It was time. All summer long Brinton and I had talked about putting in new flower beds, and now it was the end of August. It was now or never.
Our old flower beds weren’t very pretty. Big leathery old hostas took up two gigantic spaces along our front walkway. Tough looking yellow lilies (the color of traffic paint) filled the spaces in between. A useless variety of hydrangea that dies off every winter and doesn’t bloom in Vermont filled the two other beds. And that was that.
I decided to deal with the hostas first. They seemed easy enough. Lord knows you can’t kill them. My plan was to divide up the huge plants and spread them out.
After a few YouTube videos I felt like an expert. Lily and I filled a kiddie pool with water, just like one of the videos suggested — for washing the dirt off of the roots before transplanting. I grabbed my shovel, Lily grabbed her spade, and we got started.
It only took me a minute to realize that my hostas were not like the hostas in any of the videos. First of all, my hostas were giants. Huge seven year old plants, so big, that it took all my strength to lift up the sides of the plant. The roots so were thick and tangled that pulling them apart with my fingers, or even cutting with a knife was laughable. These hostas were not coming apart without a fight.

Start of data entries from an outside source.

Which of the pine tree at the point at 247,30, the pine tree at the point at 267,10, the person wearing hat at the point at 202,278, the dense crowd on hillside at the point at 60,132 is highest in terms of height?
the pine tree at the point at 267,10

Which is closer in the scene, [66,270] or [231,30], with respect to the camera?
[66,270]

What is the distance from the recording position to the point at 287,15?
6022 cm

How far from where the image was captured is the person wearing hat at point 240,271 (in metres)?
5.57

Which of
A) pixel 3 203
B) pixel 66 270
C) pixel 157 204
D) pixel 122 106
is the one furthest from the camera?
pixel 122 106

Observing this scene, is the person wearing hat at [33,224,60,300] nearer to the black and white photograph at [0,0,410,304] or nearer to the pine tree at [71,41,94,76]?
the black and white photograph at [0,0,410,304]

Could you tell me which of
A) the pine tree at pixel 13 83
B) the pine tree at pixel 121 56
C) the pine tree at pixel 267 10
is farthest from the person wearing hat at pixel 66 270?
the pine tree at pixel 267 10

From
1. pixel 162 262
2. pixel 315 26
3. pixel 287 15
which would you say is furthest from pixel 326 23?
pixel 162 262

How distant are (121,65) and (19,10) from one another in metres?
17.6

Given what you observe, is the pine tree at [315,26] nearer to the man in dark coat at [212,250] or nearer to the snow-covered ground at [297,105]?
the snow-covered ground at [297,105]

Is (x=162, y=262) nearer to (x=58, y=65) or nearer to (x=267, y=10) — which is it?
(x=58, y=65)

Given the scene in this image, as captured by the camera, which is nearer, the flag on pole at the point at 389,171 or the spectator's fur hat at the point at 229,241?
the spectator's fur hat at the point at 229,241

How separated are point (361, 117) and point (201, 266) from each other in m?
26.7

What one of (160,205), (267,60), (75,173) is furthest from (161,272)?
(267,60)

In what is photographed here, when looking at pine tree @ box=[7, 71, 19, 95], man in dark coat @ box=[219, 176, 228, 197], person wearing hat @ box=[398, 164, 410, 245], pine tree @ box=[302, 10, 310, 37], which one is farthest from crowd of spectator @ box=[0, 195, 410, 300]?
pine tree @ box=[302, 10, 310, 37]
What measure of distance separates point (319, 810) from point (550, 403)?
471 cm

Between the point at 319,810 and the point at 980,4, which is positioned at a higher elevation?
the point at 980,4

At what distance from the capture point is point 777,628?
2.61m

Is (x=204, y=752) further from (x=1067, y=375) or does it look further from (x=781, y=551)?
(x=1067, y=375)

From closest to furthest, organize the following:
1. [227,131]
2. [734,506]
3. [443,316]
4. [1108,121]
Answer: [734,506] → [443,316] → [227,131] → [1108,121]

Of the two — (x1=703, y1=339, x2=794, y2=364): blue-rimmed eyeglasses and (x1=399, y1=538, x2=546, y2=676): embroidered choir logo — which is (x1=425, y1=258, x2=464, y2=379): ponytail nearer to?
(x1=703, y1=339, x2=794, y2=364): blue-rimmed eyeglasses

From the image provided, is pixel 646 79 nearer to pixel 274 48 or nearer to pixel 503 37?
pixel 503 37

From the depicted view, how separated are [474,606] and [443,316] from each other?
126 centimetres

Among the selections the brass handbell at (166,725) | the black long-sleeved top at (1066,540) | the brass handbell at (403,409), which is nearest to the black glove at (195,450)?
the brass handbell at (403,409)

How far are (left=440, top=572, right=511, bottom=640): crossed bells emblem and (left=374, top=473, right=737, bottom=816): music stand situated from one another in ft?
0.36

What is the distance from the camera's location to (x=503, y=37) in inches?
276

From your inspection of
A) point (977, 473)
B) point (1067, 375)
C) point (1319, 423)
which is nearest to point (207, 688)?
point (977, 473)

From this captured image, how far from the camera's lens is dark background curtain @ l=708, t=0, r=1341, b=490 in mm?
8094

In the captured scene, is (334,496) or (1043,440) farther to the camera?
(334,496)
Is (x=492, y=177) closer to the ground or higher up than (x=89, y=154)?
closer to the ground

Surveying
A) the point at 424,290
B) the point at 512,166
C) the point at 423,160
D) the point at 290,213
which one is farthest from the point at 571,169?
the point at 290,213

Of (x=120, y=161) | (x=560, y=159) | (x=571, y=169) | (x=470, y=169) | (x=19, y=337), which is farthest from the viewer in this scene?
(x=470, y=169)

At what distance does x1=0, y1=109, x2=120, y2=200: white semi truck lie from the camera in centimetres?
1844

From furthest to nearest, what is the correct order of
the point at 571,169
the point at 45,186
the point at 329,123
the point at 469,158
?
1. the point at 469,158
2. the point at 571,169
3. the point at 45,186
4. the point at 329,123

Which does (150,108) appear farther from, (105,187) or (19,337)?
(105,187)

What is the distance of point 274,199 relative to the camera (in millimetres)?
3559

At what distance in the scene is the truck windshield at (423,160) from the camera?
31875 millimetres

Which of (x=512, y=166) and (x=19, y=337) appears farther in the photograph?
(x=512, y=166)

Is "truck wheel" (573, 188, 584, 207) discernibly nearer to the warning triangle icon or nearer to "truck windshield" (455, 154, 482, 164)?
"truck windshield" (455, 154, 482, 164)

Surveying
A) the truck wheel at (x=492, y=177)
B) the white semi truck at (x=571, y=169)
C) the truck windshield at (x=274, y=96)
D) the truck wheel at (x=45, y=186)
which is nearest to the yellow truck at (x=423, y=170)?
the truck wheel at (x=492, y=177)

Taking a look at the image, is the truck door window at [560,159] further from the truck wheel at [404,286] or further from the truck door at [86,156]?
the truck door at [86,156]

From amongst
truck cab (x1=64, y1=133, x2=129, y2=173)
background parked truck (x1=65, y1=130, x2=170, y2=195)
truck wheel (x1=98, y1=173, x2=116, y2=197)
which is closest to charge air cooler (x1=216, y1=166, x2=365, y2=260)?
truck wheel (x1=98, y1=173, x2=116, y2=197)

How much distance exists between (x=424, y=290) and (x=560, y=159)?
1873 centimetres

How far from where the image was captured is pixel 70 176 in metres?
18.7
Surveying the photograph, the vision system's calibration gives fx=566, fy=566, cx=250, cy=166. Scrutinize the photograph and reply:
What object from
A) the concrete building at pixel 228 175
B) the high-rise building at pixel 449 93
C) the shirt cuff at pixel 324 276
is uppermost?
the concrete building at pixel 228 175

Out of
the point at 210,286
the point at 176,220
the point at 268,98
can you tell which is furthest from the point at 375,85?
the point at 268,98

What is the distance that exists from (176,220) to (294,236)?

I could only approximate what I had seen in the videos. Instead of dipping the plants gently into a pool of nice clean water, or showering them gently with the hose, I heaved and dragged the giant mass into the kiddie pool, amazed to realize that just one plant filled the entire pool.
Instead of loose soil easily coming away in the water, my hostas were laden with years of wood chips. Some of it came out in the water, but honestly, not much.
Instead of gently untangling the roots with my fingers, or slicing the mass of roots just a bit to get it started, I actually took a hacksaw to the plant. I sawed that thing into quarters. It was the only way it was ever going to come apart.
Lily had long since gotten bored and had moved on to picking rocks from the flower bed. Exhausted, I dug four holes — one for each quarter of the original plant.
By the time I was finished replanting, the sun was starting to set, and I still hadn’t even touched the other hosta (or the lilies, or the hydrangea). But it was okay. They would be waiting for me tomorrow. And this time, there would be no surprises. I would know how to attack them right from the start.
P.S. Anybody who is an actual gardener reading this might be cringing at my methods. I obviously have no idea what I’m doing. If you happen to know a better way to divide gigantic, tough old hostas, please do share!